Aha, then are you buying the rest at today's prices, or waiting? Because you can't do the maths with the latter, and even with the former you can only do it if your happy with the grain price.

Anyway, on the basis I have booked all my fert, I can say my p&k will stay the same, and my nitrogen will be pretty close too as increases on second wheats will be covered by reduction on wheat after grass.
how much do you drop the rate for wheat after grass?
 
But if grassland farmers use lower rates, then they may need to buy more grain to supplement = higher grain prices.

Grassland farmers can’t afford to keep stock at these prices!!
Some very quick number crunching in my head tells me that if I use the same fertiliser next year as this year and I buy at current or higher prices, the money spent on fert could instead be used to rent grass keep which in the £150/200 acre ball park would enable me to somewhere near double my grassland acreage, I wonder which would grow the most grass.
 

capfits

Member
Manage the slurry a bit better. Makes the economics of it much better for transporting around.
Keep rates much the same in reality.
Bit like the broken barrel principle really, limit one factor, barrel plank you limit the lot.
 

Fendt65

Member
I grow a lot of haylage for horsey people but the problem is quite a few arable boys are now putting grass in their rotation plus a good grass year
this then drives the price down when every other cost is going up,will have to sit this out until the spring what ever happens to the price of fertiliser
🤔🤷‍♂️
 

Banana Bar

Member
Arable Farmer
Location
Bury St Edmunds
I’m pleased I have very little milling wheat this year. I’m also pleased I have all of my Extran in the shed at £272/t, all liquid was bought at the same time but I cannot remember the price. Perhaps cutting back this year and saving some for next would be sensible. Sell the lot would probably be a smarter move, I’ll bet it will be cheaper after Xmas.

BB
 

Jim75

Member
Mixed Farmer
Location
Easter ross
you think my rates are high? they include compound n down the spout at drilling for the sb, what sort of sb yields are you achieving with 100kg N/ha?

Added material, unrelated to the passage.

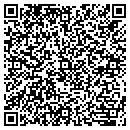 QR code with Ksh Cpas contacts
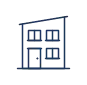 Residential Construction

Are you malting or feed or bit of both? Think our contractor still has nightmares from 2 yrs ago when the crop received similar N to yours. Nitrogen level of 2, 2.85-3t/ac. You couldn’t have got it flatter with a heavy grass roller.
Ask me again in a few yrs but last yr 3.25t/ac at 100kg N, this yr approx 2.5t/ac, more N this yr just meant higher grain N for us in high stock grazing situation. Laureate can handle the higher N with us compared to sassy, will be all laureate next yr.